If you have been developing with Visual Builder, you have no doubt interacted with the Action Chain mechanism of handling events. Action Chains allow you to connect "Actions" to one another in a "Chain" to complete a task. Common Actions include navigating around the app, or calling custom functions as described in this previous blog and a naive (or simple) approach to Action Chains would be to create a sequential path from the first to the last Action. But did you know you can also insert Logic Actions in to your chain to branch or iterate?
If you scroll a bit further down the available Actions palette you will run into a section called Logic. Logic allows you to add several standard programming concepts visually into your application. The Logic Actions available are, ForEach, If, Return, Run In Parallel, and Switch.

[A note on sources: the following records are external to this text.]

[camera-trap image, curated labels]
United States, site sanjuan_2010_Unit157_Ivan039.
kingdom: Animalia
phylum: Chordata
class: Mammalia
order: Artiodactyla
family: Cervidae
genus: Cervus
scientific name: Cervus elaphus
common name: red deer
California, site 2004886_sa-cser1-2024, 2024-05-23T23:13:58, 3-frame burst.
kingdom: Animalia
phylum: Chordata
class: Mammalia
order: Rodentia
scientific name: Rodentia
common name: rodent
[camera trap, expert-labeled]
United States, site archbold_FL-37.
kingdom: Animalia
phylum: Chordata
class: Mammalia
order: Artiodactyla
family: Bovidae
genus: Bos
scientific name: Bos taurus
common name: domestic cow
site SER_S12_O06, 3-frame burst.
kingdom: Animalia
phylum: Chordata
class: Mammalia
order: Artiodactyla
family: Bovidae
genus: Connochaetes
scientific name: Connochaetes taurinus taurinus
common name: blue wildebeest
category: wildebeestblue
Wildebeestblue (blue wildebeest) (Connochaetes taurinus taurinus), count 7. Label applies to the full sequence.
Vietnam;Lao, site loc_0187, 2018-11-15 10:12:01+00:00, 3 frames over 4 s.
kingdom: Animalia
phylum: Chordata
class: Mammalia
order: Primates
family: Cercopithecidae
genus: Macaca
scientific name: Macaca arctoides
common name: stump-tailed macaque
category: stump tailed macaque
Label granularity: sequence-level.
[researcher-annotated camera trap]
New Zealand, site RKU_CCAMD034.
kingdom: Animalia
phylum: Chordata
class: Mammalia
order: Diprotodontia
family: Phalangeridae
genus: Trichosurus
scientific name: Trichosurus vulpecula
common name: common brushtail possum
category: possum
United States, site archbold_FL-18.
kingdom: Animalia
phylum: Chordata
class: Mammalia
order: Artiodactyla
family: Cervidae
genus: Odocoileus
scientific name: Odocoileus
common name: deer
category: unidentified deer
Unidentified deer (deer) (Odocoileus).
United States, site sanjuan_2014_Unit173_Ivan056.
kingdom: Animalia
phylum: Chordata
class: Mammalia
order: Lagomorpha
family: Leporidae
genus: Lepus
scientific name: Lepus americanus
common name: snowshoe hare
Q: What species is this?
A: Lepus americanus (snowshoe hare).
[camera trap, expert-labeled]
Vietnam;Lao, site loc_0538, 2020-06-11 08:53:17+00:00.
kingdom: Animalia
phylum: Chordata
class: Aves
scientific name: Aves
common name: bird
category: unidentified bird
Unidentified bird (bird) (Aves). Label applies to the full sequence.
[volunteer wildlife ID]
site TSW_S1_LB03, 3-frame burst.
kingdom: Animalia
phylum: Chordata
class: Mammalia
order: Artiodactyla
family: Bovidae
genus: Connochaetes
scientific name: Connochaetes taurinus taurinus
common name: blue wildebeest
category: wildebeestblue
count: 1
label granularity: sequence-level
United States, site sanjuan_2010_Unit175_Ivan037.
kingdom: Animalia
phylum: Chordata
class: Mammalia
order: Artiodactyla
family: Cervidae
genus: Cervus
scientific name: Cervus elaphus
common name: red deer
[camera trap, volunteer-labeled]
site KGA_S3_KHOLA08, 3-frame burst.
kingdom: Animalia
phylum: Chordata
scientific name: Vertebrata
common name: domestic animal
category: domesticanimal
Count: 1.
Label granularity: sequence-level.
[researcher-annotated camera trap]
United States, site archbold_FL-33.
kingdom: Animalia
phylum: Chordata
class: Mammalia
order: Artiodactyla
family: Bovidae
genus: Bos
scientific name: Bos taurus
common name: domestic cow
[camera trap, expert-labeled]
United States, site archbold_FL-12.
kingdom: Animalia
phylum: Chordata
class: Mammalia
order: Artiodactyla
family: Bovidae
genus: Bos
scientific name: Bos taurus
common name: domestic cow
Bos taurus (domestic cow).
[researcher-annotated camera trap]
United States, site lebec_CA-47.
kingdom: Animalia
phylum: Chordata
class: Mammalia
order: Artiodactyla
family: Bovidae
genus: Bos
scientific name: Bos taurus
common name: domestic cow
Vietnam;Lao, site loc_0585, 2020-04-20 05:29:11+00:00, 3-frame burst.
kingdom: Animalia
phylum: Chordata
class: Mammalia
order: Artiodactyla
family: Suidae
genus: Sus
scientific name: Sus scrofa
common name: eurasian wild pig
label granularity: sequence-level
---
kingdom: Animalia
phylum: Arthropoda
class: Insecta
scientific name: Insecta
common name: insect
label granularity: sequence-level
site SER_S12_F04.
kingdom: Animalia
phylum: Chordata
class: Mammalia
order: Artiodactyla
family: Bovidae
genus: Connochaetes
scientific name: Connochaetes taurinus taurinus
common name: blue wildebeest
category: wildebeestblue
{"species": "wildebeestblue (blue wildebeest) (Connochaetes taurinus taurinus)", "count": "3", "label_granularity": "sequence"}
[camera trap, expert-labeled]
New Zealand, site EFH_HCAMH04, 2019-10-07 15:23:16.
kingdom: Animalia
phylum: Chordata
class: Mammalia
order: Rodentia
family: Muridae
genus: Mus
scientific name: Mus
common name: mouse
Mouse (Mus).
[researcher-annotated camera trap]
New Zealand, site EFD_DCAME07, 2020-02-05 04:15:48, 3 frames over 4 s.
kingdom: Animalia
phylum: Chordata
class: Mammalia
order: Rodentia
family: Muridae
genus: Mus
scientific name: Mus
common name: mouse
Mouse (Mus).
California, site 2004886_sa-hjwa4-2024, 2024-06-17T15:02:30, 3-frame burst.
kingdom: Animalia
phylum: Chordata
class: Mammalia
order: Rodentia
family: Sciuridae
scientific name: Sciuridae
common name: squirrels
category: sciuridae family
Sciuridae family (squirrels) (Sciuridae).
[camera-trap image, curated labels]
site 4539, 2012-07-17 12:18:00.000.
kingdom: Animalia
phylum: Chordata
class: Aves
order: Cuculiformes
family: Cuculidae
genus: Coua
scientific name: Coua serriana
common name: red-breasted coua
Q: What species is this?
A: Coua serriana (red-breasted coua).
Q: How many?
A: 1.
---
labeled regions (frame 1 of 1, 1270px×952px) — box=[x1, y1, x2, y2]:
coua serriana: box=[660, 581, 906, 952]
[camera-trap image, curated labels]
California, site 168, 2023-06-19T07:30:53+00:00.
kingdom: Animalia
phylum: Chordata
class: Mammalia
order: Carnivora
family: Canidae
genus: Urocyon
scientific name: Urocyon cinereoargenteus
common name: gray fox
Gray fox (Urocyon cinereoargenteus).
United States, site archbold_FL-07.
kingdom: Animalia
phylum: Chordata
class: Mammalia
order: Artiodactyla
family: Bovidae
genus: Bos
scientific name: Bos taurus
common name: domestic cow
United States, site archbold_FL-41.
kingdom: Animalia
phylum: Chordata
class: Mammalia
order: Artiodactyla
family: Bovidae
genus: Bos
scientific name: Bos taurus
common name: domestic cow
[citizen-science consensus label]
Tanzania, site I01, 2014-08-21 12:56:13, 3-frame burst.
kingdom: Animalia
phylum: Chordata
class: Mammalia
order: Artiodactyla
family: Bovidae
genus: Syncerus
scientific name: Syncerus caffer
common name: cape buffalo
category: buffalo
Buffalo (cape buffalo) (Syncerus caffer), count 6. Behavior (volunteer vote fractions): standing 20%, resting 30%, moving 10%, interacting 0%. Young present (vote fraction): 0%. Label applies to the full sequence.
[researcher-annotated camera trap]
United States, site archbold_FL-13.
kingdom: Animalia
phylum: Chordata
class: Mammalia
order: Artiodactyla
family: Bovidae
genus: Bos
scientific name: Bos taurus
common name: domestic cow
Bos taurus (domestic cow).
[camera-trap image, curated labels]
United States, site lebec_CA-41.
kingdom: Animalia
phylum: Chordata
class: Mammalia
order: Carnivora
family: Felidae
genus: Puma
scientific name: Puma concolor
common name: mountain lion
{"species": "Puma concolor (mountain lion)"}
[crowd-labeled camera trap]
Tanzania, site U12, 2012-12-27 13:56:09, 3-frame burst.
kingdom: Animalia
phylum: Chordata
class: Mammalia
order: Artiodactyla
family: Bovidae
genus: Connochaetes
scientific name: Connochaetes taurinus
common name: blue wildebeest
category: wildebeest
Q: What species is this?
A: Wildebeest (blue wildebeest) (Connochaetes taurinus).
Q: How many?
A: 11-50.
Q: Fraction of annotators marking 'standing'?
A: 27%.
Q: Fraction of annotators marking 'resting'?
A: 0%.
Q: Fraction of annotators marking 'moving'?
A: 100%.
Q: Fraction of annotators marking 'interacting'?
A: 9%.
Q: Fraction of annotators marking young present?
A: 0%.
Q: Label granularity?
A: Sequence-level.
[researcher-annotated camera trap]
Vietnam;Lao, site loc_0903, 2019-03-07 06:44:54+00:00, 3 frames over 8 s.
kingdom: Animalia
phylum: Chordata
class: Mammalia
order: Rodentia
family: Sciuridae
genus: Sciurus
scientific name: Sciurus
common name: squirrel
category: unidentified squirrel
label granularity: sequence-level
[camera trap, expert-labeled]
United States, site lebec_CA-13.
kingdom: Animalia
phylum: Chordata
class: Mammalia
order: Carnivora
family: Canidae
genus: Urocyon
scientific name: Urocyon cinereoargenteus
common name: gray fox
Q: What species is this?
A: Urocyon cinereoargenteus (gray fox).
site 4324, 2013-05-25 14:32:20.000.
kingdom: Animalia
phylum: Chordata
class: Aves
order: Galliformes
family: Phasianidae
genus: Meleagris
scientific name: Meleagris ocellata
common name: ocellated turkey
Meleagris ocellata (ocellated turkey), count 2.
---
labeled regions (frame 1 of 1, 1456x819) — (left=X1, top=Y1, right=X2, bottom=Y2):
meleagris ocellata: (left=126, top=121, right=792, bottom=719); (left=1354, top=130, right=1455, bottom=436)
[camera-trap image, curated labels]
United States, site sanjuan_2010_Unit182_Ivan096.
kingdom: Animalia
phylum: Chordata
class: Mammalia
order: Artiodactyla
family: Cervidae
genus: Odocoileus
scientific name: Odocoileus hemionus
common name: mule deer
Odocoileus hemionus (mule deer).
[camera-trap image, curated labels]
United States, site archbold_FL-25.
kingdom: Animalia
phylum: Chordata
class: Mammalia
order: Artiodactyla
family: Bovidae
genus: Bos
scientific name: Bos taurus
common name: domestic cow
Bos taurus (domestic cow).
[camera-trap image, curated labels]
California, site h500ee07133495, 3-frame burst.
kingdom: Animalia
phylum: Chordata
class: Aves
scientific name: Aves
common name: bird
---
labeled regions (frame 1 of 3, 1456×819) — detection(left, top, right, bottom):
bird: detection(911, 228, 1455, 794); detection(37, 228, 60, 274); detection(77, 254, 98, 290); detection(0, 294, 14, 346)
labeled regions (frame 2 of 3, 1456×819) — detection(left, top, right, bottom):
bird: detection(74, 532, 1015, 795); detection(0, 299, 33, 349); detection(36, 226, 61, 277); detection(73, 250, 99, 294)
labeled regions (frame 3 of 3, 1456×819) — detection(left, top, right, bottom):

If you know al least one programming language, these logic concepts should be self-explainable but I'll provide a quick definition and example for each.
ForEach
ForEach is a looping construct. It takes an array parameter and will iterated over each element in the array from [0..n], the first item to the last. You use ForEach anytime you want to perform an action on each item in the array or if you are looking for a state or condition in the array to identify, separate, or sort the list, for example Find all Addresses in California, or Find all customers in California who have agreed to receive communications. Use $current.data to access the currently indexed data elements and $current.index to obtain your current index value.
If
If is a simple conditional check. Typical evaluation expressions like equals, more than, contains can be used. Any Javascript expression that evaluates to true or false can be used and depending on that outcome will branch accordingly.
Return
Return is used as a way to send back a custom value from the end of an Action Chain. Return is a terminal action so use when you want to complete a branch of an Action Chain. Although you can terminate a branch with other actions, Return is useful to specify a custom value on its completion.